● **TASK OBJECTIVE**
Transcribe precisely those lines of the listing that fall between the line containing "Which is nearest to the cabinet" and the last line, inclusive of both.

● **Entries on spatial positioning**
══════
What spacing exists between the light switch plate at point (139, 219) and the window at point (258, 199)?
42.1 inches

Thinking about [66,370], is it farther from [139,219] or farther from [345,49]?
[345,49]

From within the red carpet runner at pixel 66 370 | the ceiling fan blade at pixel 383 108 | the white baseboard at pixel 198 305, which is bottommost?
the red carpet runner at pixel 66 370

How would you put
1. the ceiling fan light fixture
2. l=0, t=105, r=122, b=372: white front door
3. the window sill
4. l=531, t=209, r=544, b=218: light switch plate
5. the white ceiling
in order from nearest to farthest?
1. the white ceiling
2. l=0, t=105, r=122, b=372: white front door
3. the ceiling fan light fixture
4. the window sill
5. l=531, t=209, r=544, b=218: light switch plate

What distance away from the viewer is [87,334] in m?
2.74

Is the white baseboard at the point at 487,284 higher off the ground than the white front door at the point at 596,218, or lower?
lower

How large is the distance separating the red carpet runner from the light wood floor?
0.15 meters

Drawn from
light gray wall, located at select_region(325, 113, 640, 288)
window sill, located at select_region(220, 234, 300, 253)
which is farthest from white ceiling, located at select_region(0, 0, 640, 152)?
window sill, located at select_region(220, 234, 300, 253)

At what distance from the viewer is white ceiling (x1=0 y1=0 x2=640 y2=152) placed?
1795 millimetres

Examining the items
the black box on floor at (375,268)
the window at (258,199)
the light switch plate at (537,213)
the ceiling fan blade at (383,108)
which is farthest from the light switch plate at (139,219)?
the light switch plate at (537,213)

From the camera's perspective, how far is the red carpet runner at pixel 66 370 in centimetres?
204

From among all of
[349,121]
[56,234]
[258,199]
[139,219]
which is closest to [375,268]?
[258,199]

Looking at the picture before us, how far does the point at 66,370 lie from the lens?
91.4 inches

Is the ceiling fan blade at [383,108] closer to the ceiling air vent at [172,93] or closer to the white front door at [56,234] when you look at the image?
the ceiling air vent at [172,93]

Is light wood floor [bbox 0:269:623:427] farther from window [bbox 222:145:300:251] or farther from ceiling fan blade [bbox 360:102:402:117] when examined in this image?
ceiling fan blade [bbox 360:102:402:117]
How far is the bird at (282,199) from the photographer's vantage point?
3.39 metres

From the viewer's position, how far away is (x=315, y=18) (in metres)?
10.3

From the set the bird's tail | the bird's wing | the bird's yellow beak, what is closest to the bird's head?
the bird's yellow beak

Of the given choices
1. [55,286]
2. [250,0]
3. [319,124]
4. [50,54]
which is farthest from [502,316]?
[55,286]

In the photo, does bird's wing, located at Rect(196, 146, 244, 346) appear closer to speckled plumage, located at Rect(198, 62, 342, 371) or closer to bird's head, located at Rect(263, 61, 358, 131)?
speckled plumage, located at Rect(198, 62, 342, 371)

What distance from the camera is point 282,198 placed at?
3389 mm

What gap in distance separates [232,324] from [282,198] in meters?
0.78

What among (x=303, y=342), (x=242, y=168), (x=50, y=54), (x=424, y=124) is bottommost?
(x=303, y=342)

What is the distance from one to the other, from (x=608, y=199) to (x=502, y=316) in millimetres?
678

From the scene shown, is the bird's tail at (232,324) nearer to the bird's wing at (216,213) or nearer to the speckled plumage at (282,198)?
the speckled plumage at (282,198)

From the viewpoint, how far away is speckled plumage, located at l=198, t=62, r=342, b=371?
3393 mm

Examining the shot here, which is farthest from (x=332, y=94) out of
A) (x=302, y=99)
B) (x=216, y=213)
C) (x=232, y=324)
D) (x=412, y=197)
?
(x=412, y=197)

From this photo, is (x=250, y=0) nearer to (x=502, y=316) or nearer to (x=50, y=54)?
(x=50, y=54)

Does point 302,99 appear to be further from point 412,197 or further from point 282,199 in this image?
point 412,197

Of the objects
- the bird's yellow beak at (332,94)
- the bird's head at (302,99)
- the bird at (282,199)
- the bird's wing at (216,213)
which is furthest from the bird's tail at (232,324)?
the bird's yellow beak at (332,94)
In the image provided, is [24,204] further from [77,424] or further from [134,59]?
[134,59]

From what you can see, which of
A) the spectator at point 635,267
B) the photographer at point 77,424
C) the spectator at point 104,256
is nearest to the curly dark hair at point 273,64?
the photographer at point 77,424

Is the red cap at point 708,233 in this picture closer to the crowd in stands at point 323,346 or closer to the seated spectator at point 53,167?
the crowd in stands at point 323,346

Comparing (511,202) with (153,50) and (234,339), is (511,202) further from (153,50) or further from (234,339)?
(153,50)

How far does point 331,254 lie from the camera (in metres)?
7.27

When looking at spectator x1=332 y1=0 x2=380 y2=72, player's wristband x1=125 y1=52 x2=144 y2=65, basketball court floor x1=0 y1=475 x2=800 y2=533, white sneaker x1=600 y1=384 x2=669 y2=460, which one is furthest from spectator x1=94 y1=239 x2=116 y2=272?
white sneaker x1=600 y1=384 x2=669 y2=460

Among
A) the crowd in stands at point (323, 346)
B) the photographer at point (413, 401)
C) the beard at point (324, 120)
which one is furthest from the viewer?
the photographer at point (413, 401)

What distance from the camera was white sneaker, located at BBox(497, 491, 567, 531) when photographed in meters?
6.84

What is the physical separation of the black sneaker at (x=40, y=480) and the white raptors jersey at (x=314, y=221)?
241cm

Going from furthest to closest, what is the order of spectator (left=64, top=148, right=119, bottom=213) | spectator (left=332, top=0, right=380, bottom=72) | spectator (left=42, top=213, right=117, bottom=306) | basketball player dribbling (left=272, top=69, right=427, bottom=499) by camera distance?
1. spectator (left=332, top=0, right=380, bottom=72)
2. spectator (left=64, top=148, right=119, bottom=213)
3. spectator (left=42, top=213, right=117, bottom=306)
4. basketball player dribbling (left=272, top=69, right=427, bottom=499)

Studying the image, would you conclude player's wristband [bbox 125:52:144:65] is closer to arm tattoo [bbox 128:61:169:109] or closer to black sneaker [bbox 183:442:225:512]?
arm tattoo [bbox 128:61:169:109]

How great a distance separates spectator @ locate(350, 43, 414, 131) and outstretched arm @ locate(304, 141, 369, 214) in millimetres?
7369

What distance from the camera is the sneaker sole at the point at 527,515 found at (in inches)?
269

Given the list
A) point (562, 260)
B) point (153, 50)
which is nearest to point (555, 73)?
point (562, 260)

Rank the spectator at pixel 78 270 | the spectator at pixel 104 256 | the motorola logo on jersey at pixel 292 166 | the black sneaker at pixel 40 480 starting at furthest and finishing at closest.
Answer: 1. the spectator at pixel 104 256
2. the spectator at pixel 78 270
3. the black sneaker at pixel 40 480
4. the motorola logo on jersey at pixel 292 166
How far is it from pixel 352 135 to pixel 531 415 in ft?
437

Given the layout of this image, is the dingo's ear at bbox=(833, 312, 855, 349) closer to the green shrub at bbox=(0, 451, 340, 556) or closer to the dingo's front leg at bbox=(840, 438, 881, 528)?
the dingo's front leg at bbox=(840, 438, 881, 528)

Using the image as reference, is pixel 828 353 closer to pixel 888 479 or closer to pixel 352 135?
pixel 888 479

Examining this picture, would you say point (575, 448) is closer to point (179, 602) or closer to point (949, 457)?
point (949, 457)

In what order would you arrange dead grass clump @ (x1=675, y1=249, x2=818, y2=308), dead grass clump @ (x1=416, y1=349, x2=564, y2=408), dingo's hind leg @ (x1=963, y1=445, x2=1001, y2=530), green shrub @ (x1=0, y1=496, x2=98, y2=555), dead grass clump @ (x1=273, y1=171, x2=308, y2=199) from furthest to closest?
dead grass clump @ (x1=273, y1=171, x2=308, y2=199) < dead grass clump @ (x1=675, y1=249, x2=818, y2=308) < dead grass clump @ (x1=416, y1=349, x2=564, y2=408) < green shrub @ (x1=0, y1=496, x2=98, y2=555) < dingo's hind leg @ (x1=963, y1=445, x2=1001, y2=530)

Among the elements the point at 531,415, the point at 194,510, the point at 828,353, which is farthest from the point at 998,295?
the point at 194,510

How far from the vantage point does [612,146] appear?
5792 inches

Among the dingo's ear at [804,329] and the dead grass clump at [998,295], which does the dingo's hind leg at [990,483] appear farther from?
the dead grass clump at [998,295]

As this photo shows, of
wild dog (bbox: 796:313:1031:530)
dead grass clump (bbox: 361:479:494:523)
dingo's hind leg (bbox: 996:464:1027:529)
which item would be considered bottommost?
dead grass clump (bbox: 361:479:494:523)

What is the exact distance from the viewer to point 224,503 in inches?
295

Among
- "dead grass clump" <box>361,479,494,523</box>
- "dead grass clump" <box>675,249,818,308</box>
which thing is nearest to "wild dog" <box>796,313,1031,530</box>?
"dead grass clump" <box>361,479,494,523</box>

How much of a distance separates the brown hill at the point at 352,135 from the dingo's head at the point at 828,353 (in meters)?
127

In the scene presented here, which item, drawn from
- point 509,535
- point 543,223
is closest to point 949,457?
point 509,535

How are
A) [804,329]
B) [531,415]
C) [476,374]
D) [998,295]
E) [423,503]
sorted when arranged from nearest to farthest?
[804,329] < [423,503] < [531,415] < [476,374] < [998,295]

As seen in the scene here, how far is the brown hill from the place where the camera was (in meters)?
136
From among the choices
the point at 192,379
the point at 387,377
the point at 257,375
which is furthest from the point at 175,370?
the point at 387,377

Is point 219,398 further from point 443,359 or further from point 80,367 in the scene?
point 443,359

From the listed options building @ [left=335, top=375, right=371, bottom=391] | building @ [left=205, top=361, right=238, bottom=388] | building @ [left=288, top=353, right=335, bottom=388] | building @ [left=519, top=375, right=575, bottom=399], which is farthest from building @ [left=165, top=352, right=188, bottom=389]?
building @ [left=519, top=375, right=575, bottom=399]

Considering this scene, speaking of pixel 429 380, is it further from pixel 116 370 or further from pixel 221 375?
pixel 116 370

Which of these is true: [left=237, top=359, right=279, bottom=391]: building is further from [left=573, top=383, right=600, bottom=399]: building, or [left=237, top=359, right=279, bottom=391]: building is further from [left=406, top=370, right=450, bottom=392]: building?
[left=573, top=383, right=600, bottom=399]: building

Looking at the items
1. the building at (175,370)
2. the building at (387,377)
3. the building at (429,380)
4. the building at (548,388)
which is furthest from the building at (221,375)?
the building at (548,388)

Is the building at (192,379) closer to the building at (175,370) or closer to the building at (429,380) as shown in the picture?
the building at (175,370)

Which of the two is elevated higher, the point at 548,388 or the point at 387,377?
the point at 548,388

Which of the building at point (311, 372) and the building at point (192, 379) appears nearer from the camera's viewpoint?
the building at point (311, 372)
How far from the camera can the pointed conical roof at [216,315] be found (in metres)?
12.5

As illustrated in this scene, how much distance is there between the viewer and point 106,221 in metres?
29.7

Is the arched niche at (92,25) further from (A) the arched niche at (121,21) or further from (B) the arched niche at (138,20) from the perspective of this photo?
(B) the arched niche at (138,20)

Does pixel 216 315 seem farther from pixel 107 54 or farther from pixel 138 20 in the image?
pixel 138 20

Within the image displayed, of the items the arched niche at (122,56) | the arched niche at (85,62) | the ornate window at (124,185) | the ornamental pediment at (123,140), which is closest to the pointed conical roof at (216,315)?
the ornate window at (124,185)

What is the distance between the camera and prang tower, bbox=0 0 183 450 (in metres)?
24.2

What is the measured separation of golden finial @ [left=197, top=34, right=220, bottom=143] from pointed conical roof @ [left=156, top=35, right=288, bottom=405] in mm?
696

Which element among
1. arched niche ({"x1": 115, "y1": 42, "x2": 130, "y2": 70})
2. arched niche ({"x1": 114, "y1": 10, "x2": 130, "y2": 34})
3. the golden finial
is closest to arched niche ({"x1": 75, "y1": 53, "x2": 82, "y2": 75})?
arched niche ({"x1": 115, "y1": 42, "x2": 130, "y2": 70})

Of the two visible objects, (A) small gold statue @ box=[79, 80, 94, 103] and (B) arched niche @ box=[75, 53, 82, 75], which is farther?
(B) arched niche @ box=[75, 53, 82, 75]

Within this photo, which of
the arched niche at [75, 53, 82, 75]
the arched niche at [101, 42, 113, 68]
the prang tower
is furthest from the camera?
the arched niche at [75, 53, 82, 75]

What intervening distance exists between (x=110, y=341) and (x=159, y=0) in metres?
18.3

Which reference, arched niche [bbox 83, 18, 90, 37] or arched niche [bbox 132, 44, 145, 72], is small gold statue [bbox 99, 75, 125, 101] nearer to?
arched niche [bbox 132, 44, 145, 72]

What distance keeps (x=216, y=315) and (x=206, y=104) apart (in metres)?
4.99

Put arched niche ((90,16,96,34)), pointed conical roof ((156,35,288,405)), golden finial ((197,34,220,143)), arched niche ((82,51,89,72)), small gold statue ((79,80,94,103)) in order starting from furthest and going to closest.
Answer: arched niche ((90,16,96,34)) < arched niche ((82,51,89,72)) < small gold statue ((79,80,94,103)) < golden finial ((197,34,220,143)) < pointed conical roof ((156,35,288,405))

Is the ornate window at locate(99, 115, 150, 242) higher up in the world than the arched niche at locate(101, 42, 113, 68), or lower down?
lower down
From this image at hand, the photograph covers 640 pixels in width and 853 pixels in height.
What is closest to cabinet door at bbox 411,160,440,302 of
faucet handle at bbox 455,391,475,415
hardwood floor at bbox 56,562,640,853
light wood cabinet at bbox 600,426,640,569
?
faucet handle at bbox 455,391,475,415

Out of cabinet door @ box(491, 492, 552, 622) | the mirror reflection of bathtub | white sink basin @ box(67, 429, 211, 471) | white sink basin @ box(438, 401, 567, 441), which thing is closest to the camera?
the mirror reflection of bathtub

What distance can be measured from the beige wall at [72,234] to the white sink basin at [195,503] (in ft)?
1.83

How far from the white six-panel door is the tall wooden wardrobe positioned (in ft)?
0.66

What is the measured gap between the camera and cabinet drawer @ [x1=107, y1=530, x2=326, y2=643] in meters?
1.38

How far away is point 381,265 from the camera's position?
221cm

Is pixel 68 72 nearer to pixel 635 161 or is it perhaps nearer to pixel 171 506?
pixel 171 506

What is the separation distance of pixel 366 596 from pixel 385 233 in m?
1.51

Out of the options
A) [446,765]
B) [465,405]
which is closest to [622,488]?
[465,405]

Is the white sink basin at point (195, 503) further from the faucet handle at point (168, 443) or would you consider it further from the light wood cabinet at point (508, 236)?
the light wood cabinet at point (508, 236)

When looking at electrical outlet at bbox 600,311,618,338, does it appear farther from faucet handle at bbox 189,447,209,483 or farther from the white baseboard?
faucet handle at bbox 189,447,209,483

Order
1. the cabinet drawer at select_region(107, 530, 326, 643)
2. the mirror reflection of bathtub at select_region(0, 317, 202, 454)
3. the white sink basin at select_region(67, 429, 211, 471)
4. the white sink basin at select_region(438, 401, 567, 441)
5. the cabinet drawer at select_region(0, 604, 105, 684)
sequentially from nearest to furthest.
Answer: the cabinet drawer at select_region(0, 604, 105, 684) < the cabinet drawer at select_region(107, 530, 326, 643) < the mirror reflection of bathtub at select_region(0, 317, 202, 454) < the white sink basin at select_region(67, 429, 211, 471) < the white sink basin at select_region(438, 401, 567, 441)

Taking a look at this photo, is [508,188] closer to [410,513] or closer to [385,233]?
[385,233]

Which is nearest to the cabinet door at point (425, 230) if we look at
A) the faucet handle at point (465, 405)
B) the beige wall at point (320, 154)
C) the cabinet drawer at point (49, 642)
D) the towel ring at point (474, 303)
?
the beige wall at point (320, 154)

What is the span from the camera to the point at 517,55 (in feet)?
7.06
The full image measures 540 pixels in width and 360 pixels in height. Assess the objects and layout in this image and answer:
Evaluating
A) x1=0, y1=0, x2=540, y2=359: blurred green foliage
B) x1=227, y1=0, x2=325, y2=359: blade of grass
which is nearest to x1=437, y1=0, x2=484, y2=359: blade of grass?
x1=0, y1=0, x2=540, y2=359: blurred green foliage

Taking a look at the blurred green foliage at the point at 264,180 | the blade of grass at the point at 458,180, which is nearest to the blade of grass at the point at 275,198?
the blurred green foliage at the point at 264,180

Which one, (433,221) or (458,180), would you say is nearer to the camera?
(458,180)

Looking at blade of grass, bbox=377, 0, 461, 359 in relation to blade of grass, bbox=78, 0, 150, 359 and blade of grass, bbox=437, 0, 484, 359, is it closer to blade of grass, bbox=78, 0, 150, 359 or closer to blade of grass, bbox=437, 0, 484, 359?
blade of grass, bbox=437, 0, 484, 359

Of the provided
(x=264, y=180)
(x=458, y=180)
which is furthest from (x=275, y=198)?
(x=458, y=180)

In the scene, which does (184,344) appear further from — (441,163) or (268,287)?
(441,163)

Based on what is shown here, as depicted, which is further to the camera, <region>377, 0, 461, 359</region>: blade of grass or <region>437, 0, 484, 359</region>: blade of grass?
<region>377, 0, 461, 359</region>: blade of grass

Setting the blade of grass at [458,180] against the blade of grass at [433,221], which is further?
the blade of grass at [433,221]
══════
● **EXERCISE RESPONSE**
Which is nearest to the cabinet door at point (425, 230) if we look at
A) the faucet handle at point (465, 405)
B) the beige wall at point (320, 154)
C) the cabinet drawer at point (49, 642)
D) the towel ring at point (474, 303)
?
the beige wall at point (320, 154)

What is the span from the camera to the point at 517,55 (in feet)?
7.06
The full image measures 540 pixels in width and 360 pixels in height. Assess the objects and layout in this image and answer:
Evaluating
A) x1=0, y1=0, x2=540, y2=359: blurred green foliage
B) x1=227, y1=0, x2=325, y2=359: blade of grass
which is nearest to x1=437, y1=0, x2=484, y2=359: blade of grass?
x1=0, y1=0, x2=540, y2=359: blurred green foliage

Taking a look at the blurred green foliage at the point at 264,180 | the blade of grass at the point at 458,180, which is nearest to the blade of grass at the point at 275,198?
the blurred green foliage at the point at 264,180

Which one, (433,221) or (458,180), would you say is nearer to the camera?
(458,180)

Looking at blade of grass, bbox=377, 0, 461, 359 in relation to blade of grass, bbox=78, 0, 150, 359 and blade of grass, bbox=437, 0, 484, 359, is it closer to blade of grass, bbox=78, 0, 150, 359 or closer to blade of grass, bbox=437, 0, 484, 359?
blade of grass, bbox=437, 0, 484, 359

Of the provided
(x=264, y=180)
(x=458, y=180)
which is furthest from (x=275, y=198)?
(x=458, y=180)

In the scene, which does (184,344) appear further from — (441,163) or (268,287)?
(441,163)

Based on what is shown here, as depicted, which is further to the camera, <region>377, 0, 461, 359</region>: blade of grass or <region>437, 0, 484, 359</region>: blade of grass?
<region>377, 0, 461, 359</region>: blade of grass

Setting the blade of grass at [458,180] against the blade of grass at [433,221], which is further?
the blade of grass at [433,221]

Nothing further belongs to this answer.